At first it frightened her — what would people say? Would she still look like herself? Would she regret it the second the scissors touched? But slowly the fear revealed something underneath: curiosity.

What if she didn’t have to look the same to still be herself?


Now, as the clippers traced a cool path across her scalp, stray hairs drifted onto the blue fabric draped over her shoulders. Each pass sounded like static dissolving into silence. She felt air she hadn’t noticed before — light, clean, immediate.

Her shoulders relaxed.

Memories surfaced not as weight but as snapshots: childhood braids before school, oil massages on Sundays, her mother’s fingers weaving jasmine through thick strands. None of it disappeared. It simply changed form — carried inside instead of worn outside.
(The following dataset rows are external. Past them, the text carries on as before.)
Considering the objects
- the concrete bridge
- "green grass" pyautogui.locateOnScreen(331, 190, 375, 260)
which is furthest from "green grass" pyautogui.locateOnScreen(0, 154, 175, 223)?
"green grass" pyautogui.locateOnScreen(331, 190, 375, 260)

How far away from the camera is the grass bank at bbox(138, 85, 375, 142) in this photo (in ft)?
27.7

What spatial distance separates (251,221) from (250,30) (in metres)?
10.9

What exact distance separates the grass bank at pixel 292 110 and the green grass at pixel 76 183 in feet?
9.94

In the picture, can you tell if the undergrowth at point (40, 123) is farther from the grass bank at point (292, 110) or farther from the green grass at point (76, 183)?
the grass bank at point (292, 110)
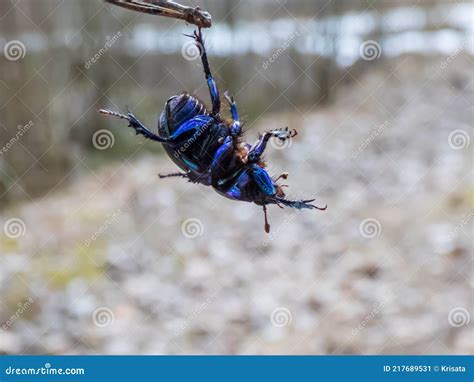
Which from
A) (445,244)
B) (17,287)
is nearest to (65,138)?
(17,287)

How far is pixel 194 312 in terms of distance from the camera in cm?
814

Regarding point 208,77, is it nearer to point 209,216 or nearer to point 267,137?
point 267,137

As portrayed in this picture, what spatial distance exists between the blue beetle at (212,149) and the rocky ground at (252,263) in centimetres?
605

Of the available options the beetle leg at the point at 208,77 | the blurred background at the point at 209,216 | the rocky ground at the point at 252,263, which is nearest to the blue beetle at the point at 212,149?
the beetle leg at the point at 208,77

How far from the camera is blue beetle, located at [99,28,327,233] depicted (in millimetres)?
1404

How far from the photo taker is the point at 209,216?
33.1ft

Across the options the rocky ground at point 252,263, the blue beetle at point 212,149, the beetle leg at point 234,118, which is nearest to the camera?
the blue beetle at point 212,149

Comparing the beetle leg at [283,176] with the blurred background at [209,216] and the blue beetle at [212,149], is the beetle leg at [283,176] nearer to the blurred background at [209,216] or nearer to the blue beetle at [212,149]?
→ the blue beetle at [212,149]

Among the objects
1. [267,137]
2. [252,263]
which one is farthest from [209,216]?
[267,137]

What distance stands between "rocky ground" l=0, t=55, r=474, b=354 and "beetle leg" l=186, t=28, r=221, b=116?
6036 millimetres

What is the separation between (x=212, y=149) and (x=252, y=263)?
307 inches

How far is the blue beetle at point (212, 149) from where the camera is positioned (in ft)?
4.61

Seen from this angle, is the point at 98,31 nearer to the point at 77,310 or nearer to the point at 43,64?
the point at 43,64
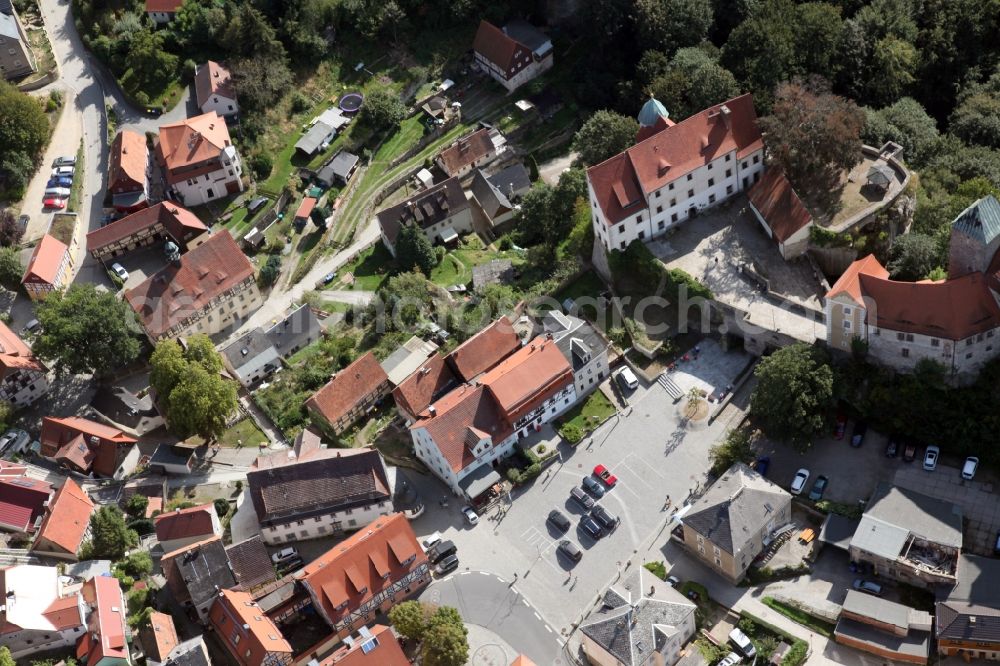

The last patch came off. The buzzing stopped.

For a moment the room was completely quiet.

Latha aunty brushed the tiny hairs from her neck and turned the chair toward the big mirror.

There she was.

No framing, no curtain — just her face, open and clear. Her eyes looked larger. Her smile arrived before she realized she was smiling. She lifted a hand and touched her scalp, surprised by the softness, the warmth of her own skin.

“I look…” she began, searching.

“Like you can breathe,” Latha aunty finished.

Mira nodded.


Outside, the afternoon sun warmed her head directly, a sensation both strange and comforting. A breeze passed and she laughed aloud — it felt like standing in rain after years indoors.

Her phone buzzed. A message from Paati:

Done?

Mira snapped a photo — wide grin, shining scalp, no hesitation — and sent it.

The reply came instantly:

Ah. Now your mind has space to grow again.

Mira slipped the phone into her pocket and walked down the street lighter than she had in months. Nothing dramatic had changed in her life — the same job, same city, same worries waiting patiently.

But something inside had shifted.

She hadn’t removed her past.

She’d simply made room for her future.